Aaron Williams is excited to teach on the Mahinga Kai course in Taradale.

From March 8, EIT will offer a free Certificate in Māori Traditional Food Production, Harvest and Management. Often just referred to as Mahinga kai, this 20-week programme that has been run successfully at multiple locations across Hawke’s Bay and Tairāwhiti, will be delivered for the first time at EIT’s campus in Taradale.

The Mahinga kai course will give learners the skills to sustainably grow and gather their own food by using traditional methods.

EIT tutors Aaron Williams and Chad Tareha (Ngāti Pārau) will share the teaching. They say that the course will not be dictated by a strict agenda, it will be about sharing knowledge, skills, and ideas.

Chad completed his Bachelor of Arts (Māori) at EIT last year. Chad is also the chairman of the Ngāti Pārau Hapū Trust as well as of the Waiohiki Māori Marae Committee. In addition, he serves on the board of the Marine Culture Health Programme for Napier Port. Over the past few years, Chad has become an active advocate for Māori concerns promoting culture and language.

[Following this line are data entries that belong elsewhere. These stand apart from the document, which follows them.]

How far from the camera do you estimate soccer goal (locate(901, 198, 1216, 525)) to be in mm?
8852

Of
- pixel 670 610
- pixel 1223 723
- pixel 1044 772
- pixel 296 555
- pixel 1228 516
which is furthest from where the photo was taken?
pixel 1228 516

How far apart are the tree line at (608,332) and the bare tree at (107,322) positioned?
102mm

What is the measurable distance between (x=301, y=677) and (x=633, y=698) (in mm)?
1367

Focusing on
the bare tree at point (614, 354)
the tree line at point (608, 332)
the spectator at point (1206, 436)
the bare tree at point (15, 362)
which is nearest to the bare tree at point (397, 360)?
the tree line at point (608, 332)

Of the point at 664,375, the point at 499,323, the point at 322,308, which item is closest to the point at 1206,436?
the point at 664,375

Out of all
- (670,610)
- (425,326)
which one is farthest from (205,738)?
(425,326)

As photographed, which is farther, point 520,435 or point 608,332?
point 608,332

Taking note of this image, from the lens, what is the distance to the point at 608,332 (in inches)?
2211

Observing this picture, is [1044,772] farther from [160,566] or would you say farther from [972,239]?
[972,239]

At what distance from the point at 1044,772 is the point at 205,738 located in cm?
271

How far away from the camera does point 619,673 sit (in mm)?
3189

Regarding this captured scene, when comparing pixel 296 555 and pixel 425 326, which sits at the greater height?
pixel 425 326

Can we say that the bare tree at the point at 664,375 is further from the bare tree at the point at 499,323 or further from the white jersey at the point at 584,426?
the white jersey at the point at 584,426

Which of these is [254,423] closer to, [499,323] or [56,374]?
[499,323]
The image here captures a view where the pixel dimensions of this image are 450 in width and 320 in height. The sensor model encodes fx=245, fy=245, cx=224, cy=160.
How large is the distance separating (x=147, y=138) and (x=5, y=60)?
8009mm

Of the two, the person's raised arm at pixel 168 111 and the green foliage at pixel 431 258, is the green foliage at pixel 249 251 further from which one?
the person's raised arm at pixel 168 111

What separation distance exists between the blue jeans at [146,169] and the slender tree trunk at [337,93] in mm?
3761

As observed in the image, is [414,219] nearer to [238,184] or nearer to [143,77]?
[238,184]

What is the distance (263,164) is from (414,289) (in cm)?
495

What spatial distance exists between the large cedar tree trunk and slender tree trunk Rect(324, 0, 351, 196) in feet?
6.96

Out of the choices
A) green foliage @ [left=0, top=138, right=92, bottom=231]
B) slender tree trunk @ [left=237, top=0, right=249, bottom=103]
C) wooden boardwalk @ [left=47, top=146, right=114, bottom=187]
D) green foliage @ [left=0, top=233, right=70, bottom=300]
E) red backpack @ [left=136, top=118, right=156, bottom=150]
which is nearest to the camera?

Originally from South Africa, Aaron has studied te reo Māori and mātauranga Māori, and immersed himself in te ao Māori. Growing up on a vegetable farm, he followed in his father’s footsteps and studied horticulture and landscaping. He says that growing and harvesting his own food has been a big part of his life.

Aaron has always been advocating for sustainability and self-sufficiency. “It’s empowering to know where your food comes from and it gives you a sense of belonging. Needless to say that it saves you money. Financial freedom is an important step towards mental health. I also believe in learning traditional practices from our ancestors to feed us into the future.”

The learners will be guided by the maramataka, the Māori lunar calendar. They will explore the three sources of food, moana (ocean), maara (land), and ngahere (forest/bush). They will collect seeds to grow their own native plants and trees, and look into traditional ways of preserving, fermenting, and pickling. The course also includes a few field trips, e.g. to the beach to collect shellfish and seaweed.

The highlight is a kai event where the learners will prepare and serve the kai they have produced to whānau.